An illustration of a wooden specimen, subjected to a compression load, is detailed within the file "Script_example.py". An interested reader can refer to the LSA seminal paper [2].

[1] Increasing accuracy and precision of Digital Image Correlation through pattern optimization. Bomarito, G. F. and Hochhalter, J. D. and Ruggles, T. J. \& Cannon, A. H.; Optics and Lasers in Engineering; 2017 (doi: 10.1016/j.optlaseng.2016.11.005)

[2] Extracting displacement and strain fields from checkerboard images with the Localized Spectrum Analysis M. Grédiac, B. Blaysat \& F. Sur; Experimental Mechanics, 2019. (doi: 10.1007/s11340-018-00439-2)


## Getting started
OpenLSA sources are available at the [repository](https://pypi.org/project/openlsa/) or the library can be installed with pip:

```
pip install OpenLSA
```

## Recommendations
OpenLSA requires numerous Python libraries: numpy, scipy, scikit-image, opencv-python, pillow, matplotlib, and boto3.
All dependencies are correctly managed when using the pip installation.

## Usage 
A set of images and the minimal script example is provided in the [repository](https://pypi.org/project/openlsa/).
Nevertheless, the main steps for retrieving a displacement field from a reference ref_im.tif to a current cur_im.tif are given in what follows.


### Required libraries
```
import numpy as np
from PIL import Image
from openlsa import OpenLSA
```

### Loading images
```
img_0 = np.array(Image.open("ref_im.tif"))
img_t = np.array(Image.open("cur_im.tif"))
```
Images are loaded and formatted as numpy arrays.
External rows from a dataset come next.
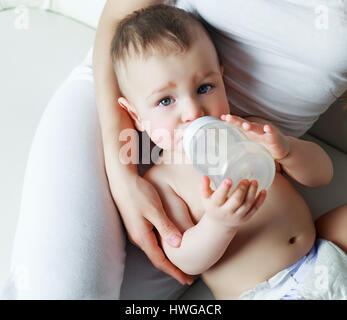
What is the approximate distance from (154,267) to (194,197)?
0.18m

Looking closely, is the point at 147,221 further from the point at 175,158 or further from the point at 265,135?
the point at 265,135

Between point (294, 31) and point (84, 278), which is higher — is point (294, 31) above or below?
above

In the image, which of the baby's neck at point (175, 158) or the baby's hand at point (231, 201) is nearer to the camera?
the baby's hand at point (231, 201)

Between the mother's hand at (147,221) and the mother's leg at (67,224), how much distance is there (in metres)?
0.03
### Initializing LSA & kernel
```
lsa = OpenLSA(img_0, verbose=True, display=True)
kernel = my_lsa.compute_kernel(std=my_lsa.pitch().max())
```
The ***lsa*** class constructor directly analyses the reference image to build up LSA parameters such as the two orthogonal wave vectors characterizing its pattern.
The ***verbose*** (respectively, ***display***) option is set to **True**, so the program, during execution, displays information in the terminal (respectively, separate figures).
The LSA kernel is also defined in the proposed script.
The smallest width is chosen here, with the standard deviation of the Gaussian kernel being set to the pattern period.

### Computing phases
```
phi_0, __ = my_lsa.compute_phases_mod(img_0, kernel)
phi_t, __ = my_lsa.compute_phases_mod(img_t, kernel)
```
The ***compute_phases_mod*** method is called to compute the phase modulations associated with each image.

### Solving the temporal unwraping
```
phi_t, __ = my_lsa.temporal_unwrap(img_0, img_t, phi_0, phi_t)
```
The pairing of the current phase modulations ***phi_t*** to ***phi_0*** is performed by following a specific point from the reference image to the current one.
Point selection is automatically defined.
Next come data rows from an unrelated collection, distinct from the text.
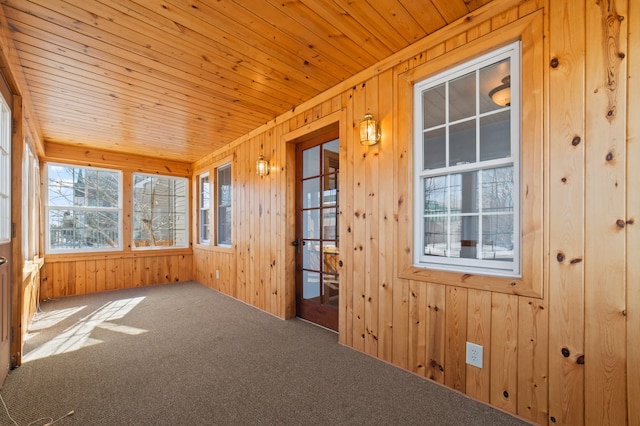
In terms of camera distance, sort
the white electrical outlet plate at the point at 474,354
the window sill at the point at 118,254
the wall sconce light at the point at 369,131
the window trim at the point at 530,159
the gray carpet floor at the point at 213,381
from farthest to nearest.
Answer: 1. the window sill at the point at 118,254
2. the wall sconce light at the point at 369,131
3. the white electrical outlet plate at the point at 474,354
4. the gray carpet floor at the point at 213,381
5. the window trim at the point at 530,159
### Computing of the displacement
```
u_xy = my_lsa.compute_displacement(phi_0, phi_t, min_iter=6)
```
Finally, a fixed point algorithm is called for computing the displacement field from both phase modulations ***phi_0*** and ***phi_t***.
Displacement ***u_xy*** is formatted as a complex number, its real (respectively, imaginary) part corresponding to the component in the row (respectively, column) direction.


## Roadmap
Short term developments will consist of:
- Extending the displacement calculation to take into account camera model.
- Adding the deconvolution algorithm.

## License
These python codes can be used for non-profit academic research only.
They are distributed under the terms of the GNU General Public License v3.